Extracted records:
^^^^^^^^^^^^^^^^
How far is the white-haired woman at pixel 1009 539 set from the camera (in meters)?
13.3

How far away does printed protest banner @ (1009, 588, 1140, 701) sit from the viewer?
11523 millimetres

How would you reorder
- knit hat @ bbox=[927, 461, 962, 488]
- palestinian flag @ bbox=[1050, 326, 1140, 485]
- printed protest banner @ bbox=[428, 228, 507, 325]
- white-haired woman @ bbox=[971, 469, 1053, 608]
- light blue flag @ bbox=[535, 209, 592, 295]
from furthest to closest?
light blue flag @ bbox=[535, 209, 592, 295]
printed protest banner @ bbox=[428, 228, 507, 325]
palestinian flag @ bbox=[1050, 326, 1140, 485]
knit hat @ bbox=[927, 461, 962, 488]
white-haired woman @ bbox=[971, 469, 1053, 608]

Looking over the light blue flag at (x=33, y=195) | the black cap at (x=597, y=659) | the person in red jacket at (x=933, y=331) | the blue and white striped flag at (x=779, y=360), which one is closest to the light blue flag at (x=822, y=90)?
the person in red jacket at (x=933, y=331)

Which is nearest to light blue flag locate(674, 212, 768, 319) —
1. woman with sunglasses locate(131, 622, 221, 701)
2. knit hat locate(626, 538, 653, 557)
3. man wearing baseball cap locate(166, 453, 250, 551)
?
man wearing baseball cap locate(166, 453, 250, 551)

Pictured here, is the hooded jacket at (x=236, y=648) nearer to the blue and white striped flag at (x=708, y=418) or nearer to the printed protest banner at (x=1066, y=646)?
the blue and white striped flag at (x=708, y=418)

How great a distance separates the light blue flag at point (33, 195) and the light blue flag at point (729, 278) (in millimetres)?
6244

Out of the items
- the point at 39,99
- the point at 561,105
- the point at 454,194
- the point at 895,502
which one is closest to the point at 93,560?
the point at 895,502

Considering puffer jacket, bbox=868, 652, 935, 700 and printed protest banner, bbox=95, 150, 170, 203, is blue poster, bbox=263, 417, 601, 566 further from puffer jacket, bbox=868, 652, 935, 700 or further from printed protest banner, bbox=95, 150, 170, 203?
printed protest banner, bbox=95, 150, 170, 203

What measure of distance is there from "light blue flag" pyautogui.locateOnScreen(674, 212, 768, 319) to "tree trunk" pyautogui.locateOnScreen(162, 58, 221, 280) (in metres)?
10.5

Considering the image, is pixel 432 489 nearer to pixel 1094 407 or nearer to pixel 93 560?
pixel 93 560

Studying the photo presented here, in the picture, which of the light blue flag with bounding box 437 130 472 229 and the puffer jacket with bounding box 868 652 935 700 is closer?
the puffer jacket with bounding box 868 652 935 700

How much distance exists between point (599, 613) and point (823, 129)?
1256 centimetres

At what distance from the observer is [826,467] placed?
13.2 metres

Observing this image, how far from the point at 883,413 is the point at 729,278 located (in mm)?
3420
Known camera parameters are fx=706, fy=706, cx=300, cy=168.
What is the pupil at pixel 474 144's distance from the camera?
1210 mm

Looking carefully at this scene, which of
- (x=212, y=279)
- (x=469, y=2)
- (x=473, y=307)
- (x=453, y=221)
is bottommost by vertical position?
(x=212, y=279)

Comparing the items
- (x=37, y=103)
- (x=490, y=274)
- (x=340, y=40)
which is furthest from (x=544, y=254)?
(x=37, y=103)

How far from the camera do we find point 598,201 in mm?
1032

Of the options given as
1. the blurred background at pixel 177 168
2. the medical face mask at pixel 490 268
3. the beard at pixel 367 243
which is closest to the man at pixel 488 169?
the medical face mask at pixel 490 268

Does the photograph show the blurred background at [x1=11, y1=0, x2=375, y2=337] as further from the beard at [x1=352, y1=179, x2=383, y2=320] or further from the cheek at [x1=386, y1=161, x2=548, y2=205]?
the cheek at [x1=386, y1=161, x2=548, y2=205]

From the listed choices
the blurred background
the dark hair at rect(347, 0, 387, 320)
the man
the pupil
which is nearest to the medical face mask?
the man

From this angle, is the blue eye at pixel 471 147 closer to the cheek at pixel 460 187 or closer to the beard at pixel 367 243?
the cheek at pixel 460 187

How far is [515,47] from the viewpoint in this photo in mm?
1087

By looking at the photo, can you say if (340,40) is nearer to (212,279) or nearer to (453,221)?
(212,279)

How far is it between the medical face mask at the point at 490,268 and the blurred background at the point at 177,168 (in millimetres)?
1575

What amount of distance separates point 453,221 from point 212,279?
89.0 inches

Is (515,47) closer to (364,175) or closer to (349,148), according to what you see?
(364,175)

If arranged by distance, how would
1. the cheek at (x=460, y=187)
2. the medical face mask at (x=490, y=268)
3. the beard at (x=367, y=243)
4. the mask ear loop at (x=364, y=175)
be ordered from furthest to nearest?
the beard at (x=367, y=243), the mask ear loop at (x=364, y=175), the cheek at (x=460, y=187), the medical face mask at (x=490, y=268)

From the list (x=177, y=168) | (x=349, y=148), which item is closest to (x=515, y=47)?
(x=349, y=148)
^^^^^^^^^^^^^^^^
WHAT TO DO → Could you reproduce every one of the rows above verbatim, changing nothing?

OUTPUT OF THE TASK →
How far is the white-haired woman at pixel 1009 539 set from the camera (in meters)?
13.3

How far away does printed protest banner @ (1009, 588, 1140, 701) sit from the viewer?
11523 millimetres

How would you reorder
- knit hat @ bbox=[927, 461, 962, 488]
- palestinian flag @ bbox=[1050, 326, 1140, 485]
- printed protest banner @ bbox=[428, 228, 507, 325]
- white-haired woman @ bbox=[971, 469, 1053, 608]
- light blue flag @ bbox=[535, 209, 592, 295]
from furthest to closest?
light blue flag @ bbox=[535, 209, 592, 295]
printed protest banner @ bbox=[428, 228, 507, 325]
palestinian flag @ bbox=[1050, 326, 1140, 485]
knit hat @ bbox=[927, 461, 962, 488]
white-haired woman @ bbox=[971, 469, 1053, 608]

Looking over the light blue flag at (x=33, y=195) | the black cap at (x=597, y=659) | the person in red jacket at (x=933, y=331) | the blue and white striped flag at (x=779, y=360), which one is closest to the light blue flag at (x=822, y=90)?
the person in red jacket at (x=933, y=331)

Which is nearest to light blue flag locate(674, 212, 768, 319) —
1. woman with sunglasses locate(131, 622, 221, 701)
2. knit hat locate(626, 538, 653, 557)
3. man wearing baseball cap locate(166, 453, 250, 551)
?
man wearing baseball cap locate(166, 453, 250, 551)

Pictured here, is the hooded jacket at (x=236, y=648) nearer to the blue and white striped flag at (x=708, y=418) or nearer to the printed protest banner at (x=1066, y=646)?
the blue and white striped flag at (x=708, y=418)

How great a distance separates the light blue flag at point (33, 195) and the light blue flag at point (729, 278) (in millimetres)?
6244

Out of the items
- the point at 39,99
- the point at 561,105
- the point at 454,194
- the point at 895,502
which one is closest to the point at 93,560?
the point at 895,502

Considering puffer jacket, bbox=868, 652, 935, 700 and printed protest banner, bbox=95, 150, 170, 203, is blue poster, bbox=263, 417, 601, 566 further from puffer jacket, bbox=868, 652, 935, 700 or further from printed protest banner, bbox=95, 150, 170, 203?
printed protest banner, bbox=95, 150, 170, 203

What measure of distance is there from "light blue flag" pyautogui.locateOnScreen(674, 212, 768, 319) to "tree trunk" pyautogui.locateOnScreen(162, 58, 221, 280) (in metres)?
10.5

Considering the image, is pixel 432 489 nearer to pixel 1094 407 or nearer to pixel 93 560?
pixel 93 560

Studying the photo presented here, in the picture, which of the light blue flag with bounding box 437 130 472 229 and the puffer jacket with bounding box 868 652 935 700 is closer?
the puffer jacket with bounding box 868 652 935 700

How much distance exists between point (599, 613) and point (823, 129)?
1256 centimetres

At what distance from the observer is [826,467] placed?
13.2 metres

Observing this image, how far from the point at 883,413 is the point at 729,278 located (in mm)?
3420
Known camera parameters are fx=706, fy=706, cx=300, cy=168.
What is the pupil at pixel 474 144's distance from the camera?
1210 mm

Looking carefully at this scene, which of
- (x=212, y=279)
- (x=469, y=2)
- (x=473, y=307)
- (x=453, y=221)
is bottommost by vertical position?
(x=212, y=279)

Comparing the items
- (x=37, y=103)
- (x=490, y=274)
- (x=340, y=40)
which is furthest from (x=544, y=254)?
(x=37, y=103)

How far from the camera do we find point 598,201 in mm?
1032

Of the options given as
1. the blurred background at pixel 177 168
2. the medical face mask at pixel 490 268
3. the beard at pixel 367 243
which is closest to the man at pixel 488 169?
the medical face mask at pixel 490 268

Does the photograph show the blurred background at [x1=11, y1=0, x2=375, y2=337] as further from the beard at [x1=352, y1=179, x2=383, y2=320] or further from the cheek at [x1=386, y1=161, x2=548, y2=205]?
the cheek at [x1=386, y1=161, x2=548, y2=205]

From the listed choices
the blurred background
the dark hair at rect(347, 0, 387, 320)
the man
the pupil
which is nearest to the medical face mask?
the man

From this angle, is the blue eye at pixel 471 147 closer to the cheek at pixel 460 187 or closer to the beard at pixel 367 243?
the cheek at pixel 460 187

How far is [515,47] from the viewpoint in this photo in mm?
1087

By looking at the photo, can you say if (340,40) is nearer to (212,279) or nearer to (453,221)?
(212,279)

How far is it between the medical face mask at the point at 490,268 and the blurred background at the point at 177,168 (in millimetres)?
1575

What amount of distance separates point 453,221 from point 212,279?
89.0 inches

Is (515,47) closer to (364,175) or closer to (349,148), according to what you see?
(364,175)

If arranged by distance, how would
1. the cheek at (x=460, y=187)
2. the medical face mask at (x=490, y=268)
3. the beard at (x=367, y=243)
4. the mask ear loop at (x=364, y=175)
be ordered from furthest to nearest?
the beard at (x=367, y=243), the mask ear loop at (x=364, y=175), the cheek at (x=460, y=187), the medical face mask at (x=490, y=268)

From the list (x=177, y=168) | (x=349, y=148), which item is closest to (x=515, y=47)?
(x=349, y=148)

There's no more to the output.